Un tocco di DAS a Cassano



12 maggio 2017
IISS Cassano Ionio
Laboratorio sull'immagine corporea
I ragazzi del socio-sanitario modellano un corpo bendati






“(...) lo sguardo provoca una sinestesia, una indivisione dei sensi…che accomunano le loro impressioni in modo tale da poter attribuire all’uno, poeticamente, quanto accade all’altro (…): tutti i sensi possono dunque “guardare”, e, inversamente, lo sguardo può sentire, ascoltare, tastare, ecc. Goethe: “Le mani vogliono vedere, gli occhi vogliono accarezzare”. (Roland Barthes, Dritto negli occhi, pp. 302-303). I sensi sono un po’ come i media: strutturalmente multi, multi per definizione. Allo stesso modo la percezione ha una natura cumulativa, è sempre – in un certo senso - sinestesia. E’ la scienza che – uno alla volta, per carità – suggerisce dissezioni e separazioni, sempre enfatizzando prima il ruolo della vista poi quello delle visioni del mondo. (...)

Deprivati della visione, di tutte le visioni, considerato il contesto di prevalenza dell’immagine, delle cosiddette arti visive e delle tele-visioni, posso reagire nel buio e nel silenzio a quel doppio schiacciamento che prima tende a identificare la percezione con l’esperienza visiva e che poi vede la vista assorbita dal linguaggio. (cfr. Marco Mazzeo, Tatto e linguaggio. Il corpo delle parole, Editori Riuniti, 2003, p.58)


aprile 1987 - Consorzio per l'Università a Distanza


IISS Cassano Ionio





Non c’è (da) dire, non c’è detto: sono al buio e non devo dir nulla. Ho solo le dita con cui toccare, fare, plasmare.
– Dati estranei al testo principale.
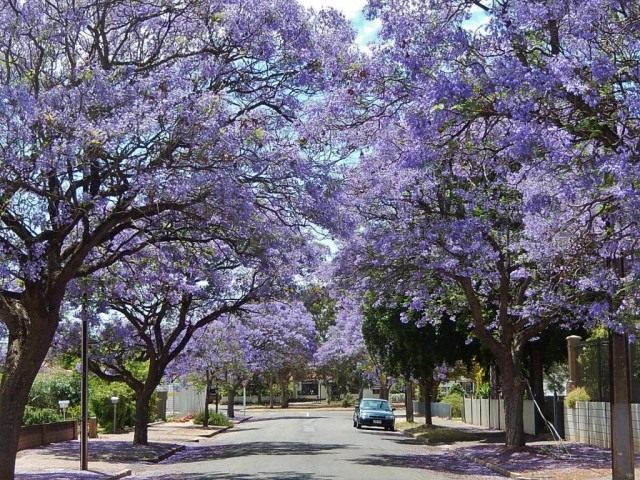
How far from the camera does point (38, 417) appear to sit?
92.1 ft

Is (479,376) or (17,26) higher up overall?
(17,26)

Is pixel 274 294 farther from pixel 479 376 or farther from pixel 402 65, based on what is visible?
pixel 479 376

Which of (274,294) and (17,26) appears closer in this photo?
(17,26)

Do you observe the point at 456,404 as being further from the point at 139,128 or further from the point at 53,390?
the point at 139,128

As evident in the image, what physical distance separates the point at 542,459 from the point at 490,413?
16.6m

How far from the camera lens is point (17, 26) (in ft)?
45.0

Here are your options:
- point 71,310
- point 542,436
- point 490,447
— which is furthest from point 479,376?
point 71,310

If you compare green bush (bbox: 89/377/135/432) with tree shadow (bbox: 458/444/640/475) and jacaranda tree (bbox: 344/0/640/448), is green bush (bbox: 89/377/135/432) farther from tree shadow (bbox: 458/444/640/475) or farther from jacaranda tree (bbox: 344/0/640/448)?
jacaranda tree (bbox: 344/0/640/448)

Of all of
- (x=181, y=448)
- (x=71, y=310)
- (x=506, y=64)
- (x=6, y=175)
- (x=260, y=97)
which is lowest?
(x=181, y=448)

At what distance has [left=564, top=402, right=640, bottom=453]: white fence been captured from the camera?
2030cm

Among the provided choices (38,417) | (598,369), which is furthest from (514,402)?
(38,417)

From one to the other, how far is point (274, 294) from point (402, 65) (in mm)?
16117

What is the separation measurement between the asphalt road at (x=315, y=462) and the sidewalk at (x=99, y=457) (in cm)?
71

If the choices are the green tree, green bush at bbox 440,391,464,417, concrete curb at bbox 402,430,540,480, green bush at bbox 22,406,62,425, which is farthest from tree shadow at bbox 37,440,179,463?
green bush at bbox 440,391,464,417
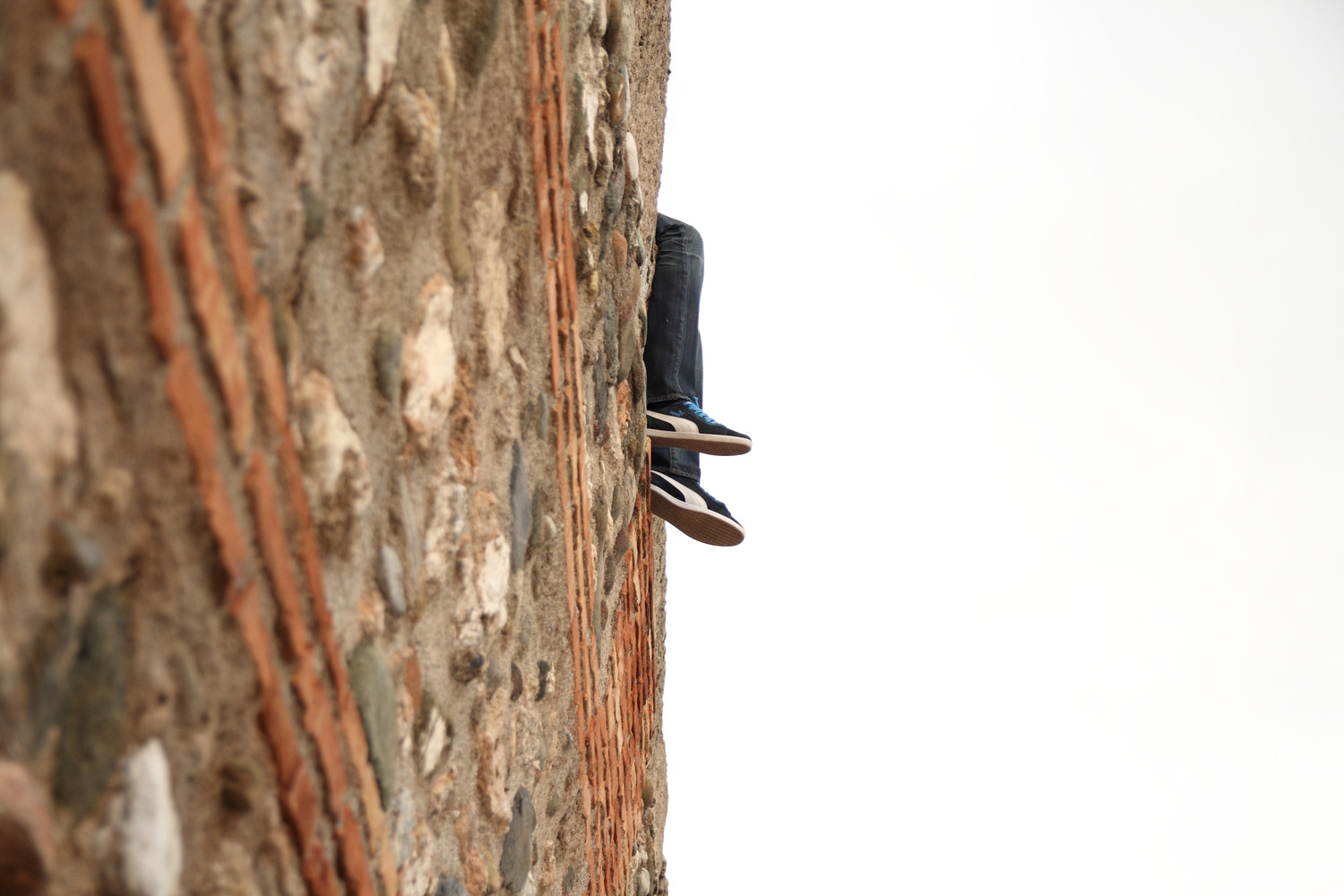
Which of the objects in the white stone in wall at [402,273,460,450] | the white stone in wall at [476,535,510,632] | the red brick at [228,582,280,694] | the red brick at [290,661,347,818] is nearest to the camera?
the red brick at [228,582,280,694]

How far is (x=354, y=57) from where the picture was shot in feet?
3.50

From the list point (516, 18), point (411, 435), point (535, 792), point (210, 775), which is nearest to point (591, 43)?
point (516, 18)

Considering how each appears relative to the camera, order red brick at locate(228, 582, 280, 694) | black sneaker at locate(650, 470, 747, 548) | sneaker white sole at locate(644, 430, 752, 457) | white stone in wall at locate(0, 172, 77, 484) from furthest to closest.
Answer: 1. black sneaker at locate(650, 470, 747, 548)
2. sneaker white sole at locate(644, 430, 752, 457)
3. red brick at locate(228, 582, 280, 694)
4. white stone in wall at locate(0, 172, 77, 484)

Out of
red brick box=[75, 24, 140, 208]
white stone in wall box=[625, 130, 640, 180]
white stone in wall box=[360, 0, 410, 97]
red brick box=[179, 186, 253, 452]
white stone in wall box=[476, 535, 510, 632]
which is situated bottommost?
white stone in wall box=[476, 535, 510, 632]

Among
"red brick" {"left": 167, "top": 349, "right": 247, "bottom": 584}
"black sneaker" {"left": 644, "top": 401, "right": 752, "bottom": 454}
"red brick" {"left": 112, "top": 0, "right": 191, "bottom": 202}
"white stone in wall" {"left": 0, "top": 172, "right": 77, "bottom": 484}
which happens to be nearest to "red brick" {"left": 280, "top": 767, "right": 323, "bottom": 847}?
"red brick" {"left": 167, "top": 349, "right": 247, "bottom": 584}

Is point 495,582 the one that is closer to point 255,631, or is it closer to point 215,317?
point 255,631

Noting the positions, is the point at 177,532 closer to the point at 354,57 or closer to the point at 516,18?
the point at 354,57

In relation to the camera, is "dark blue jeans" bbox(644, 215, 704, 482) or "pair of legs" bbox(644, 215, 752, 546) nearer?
"pair of legs" bbox(644, 215, 752, 546)

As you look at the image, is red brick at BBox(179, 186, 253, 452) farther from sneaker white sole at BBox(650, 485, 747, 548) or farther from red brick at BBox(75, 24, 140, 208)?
sneaker white sole at BBox(650, 485, 747, 548)

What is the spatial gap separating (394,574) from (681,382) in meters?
1.80

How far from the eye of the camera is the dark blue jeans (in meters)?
2.95

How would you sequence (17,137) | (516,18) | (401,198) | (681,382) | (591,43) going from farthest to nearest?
(681,382), (591,43), (516,18), (401,198), (17,137)

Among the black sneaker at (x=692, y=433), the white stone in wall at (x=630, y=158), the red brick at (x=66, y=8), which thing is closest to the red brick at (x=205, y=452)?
the red brick at (x=66, y=8)

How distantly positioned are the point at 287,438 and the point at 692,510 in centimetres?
196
In modo approssimativo, incerto, grezzo. “La mano, secondo questa idea, non coglie un limite ma vive un limite: deve tastare per successioni un mondo che non conosce nella sua interezza e mai completamente. La mano è senso del limite perché ristretto è il suo raggio d’azione e deficitaria la sua forma di conoscenza.” (Marco Mazzeo, p.130).






(...) Ecco allora che l’impossibilità di una presa di posizione propriocettiva genera sorpresa. Cosa avrò combinato?
Tolgo la benda e mi accorgo che il Das non c’è più. Ora c’è un corpo nelle mie - queste sì, posso dire che sono mie – mani. La sorpresa e la soddisfazione scopica sono bilanciati da un “tutto qui?”. Mi accorgo che ero - e sono - sotto lo sguardo di qualcun altro. Siamo esseri guardati:
“(…) la dipendenza del visibile rispetto a ciò che ci pone sotto l’occhio del vedente. Ma è ancora dir troppo, perché quest’occhio non è che la metafora di qualcosa che chiamerò piuttosto la pousse, spinta o germoglio, del vedente, qualcosa che sta prima del suo occhio. Quel che si tratta di mettere in evidenza, attraverso le vie che egli ci indica (Lacan si riferisce a Merleau Ponty), è la preesistenza di uno sguardo – io non vedo che da un punto, ma nella mia esperienza sono guardato da ovunque.” (Jacques Lacan, “Lo sguardo come oggetto a”, Il seminario. Libro XI (1964), Einaudi, 1979 p.74).